DIRECTIONS FOR THIS TASK
Copy out the entries below word for word, from the line containing "At what distance are" down to the line containing "7398 millimetres", including both of those lines, and leave out the pictures.

▬▬▬

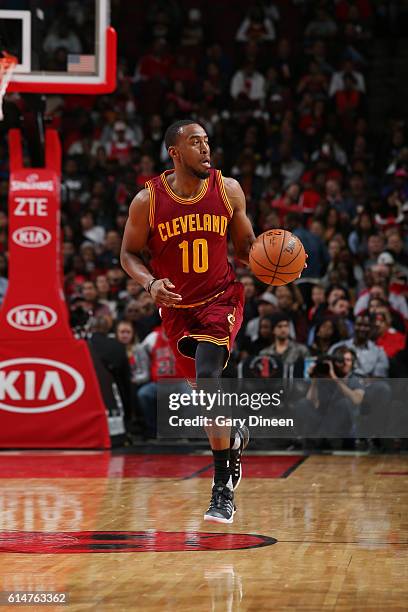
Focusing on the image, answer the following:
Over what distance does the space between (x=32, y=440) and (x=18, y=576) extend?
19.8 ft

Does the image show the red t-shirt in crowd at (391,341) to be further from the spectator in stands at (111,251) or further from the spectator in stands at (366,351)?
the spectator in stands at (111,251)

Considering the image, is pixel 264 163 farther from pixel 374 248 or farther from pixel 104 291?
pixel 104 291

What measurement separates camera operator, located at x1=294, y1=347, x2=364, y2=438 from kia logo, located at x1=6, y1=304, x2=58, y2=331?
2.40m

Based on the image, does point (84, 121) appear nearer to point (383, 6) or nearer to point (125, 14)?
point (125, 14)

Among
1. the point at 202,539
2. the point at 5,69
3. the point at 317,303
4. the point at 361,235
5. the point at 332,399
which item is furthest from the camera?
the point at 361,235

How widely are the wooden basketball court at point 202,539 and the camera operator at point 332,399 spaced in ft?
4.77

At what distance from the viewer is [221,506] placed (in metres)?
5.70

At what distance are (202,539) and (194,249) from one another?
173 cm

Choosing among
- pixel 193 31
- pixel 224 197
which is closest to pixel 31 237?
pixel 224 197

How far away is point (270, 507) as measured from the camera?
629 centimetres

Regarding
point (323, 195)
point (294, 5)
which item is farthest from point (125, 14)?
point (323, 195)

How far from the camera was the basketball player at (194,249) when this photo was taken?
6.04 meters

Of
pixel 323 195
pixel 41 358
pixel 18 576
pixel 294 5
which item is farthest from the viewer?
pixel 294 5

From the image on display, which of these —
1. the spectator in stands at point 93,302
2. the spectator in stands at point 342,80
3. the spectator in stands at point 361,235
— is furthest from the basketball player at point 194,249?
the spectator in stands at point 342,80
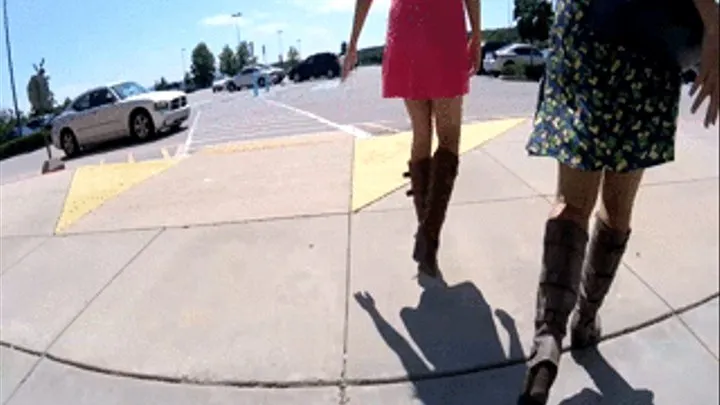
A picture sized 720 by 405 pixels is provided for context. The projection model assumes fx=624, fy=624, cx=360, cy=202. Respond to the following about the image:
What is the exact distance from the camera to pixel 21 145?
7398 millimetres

▬▬▬

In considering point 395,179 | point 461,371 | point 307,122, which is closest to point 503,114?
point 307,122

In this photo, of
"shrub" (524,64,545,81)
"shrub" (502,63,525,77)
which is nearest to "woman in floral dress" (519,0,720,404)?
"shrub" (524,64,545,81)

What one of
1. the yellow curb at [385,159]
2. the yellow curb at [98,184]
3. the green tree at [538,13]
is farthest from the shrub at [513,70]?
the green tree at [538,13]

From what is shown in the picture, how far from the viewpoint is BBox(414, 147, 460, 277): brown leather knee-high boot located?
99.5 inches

▬▬▬

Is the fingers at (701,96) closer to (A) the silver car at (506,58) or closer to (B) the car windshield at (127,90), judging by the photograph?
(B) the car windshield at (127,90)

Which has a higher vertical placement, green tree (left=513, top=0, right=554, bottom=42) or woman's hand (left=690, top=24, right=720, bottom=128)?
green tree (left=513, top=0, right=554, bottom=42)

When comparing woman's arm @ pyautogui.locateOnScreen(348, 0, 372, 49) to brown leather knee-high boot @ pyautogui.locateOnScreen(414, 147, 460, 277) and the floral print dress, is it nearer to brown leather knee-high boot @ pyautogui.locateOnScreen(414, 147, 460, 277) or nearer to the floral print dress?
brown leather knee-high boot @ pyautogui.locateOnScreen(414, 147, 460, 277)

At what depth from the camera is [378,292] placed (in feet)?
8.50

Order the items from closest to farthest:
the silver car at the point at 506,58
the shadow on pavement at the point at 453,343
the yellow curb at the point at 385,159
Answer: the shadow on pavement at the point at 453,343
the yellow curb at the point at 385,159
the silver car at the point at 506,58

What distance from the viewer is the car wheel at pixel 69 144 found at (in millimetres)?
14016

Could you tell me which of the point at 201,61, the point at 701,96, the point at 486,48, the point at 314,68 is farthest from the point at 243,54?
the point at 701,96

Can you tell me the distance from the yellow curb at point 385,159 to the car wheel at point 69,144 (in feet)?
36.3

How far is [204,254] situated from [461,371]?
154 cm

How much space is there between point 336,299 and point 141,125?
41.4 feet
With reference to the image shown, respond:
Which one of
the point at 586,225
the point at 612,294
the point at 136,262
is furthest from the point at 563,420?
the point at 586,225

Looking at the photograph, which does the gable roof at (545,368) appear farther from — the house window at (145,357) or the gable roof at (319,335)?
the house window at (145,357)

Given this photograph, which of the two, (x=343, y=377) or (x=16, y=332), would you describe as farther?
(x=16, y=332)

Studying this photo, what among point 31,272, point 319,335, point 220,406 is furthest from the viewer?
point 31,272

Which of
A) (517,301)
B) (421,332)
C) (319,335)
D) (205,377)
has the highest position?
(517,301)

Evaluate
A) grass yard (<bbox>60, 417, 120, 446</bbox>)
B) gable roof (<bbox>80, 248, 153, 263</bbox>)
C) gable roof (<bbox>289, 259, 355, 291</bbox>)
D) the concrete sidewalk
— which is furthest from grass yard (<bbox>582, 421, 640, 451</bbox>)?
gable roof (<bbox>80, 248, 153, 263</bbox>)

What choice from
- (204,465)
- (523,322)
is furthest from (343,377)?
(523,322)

▬▬▬

ANSWER TO THE TASK
At what distance are (202,539) and (194,249) from one another?
173 cm

Choosing among
- pixel 193 31
- pixel 224 197
which is closest to pixel 31 237?
pixel 224 197

How far away is point (270, 507) as measured from the camera?
629 centimetres

Regarding
point (323, 195)
point (294, 5)
which item is farthest from point (125, 14)?
point (323, 195)

How far from the camera was the basketball player at (194,249) when this photo was taken?
6.04 meters

Of
pixel 323 195
pixel 41 358
pixel 18 576
pixel 294 5
which item is farthest from the viewer?
pixel 294 5

From the image on display, which of these —
1. the spectator in stands at point 93,302
2. the spectator in stands at point 342,80
3. the spectator in stands at point 361,235
— is furthest from the basketball player at point 194,249?
the spectator in stands at point 342,80
A picture sized 720 by 405 pixels is provided for context. The projection model assumes fx=624, fy=624, cx=360, cy=202. Respond to the following about the image:
What is the exact distance from the camera to pixel 21 145?
7398 millimetres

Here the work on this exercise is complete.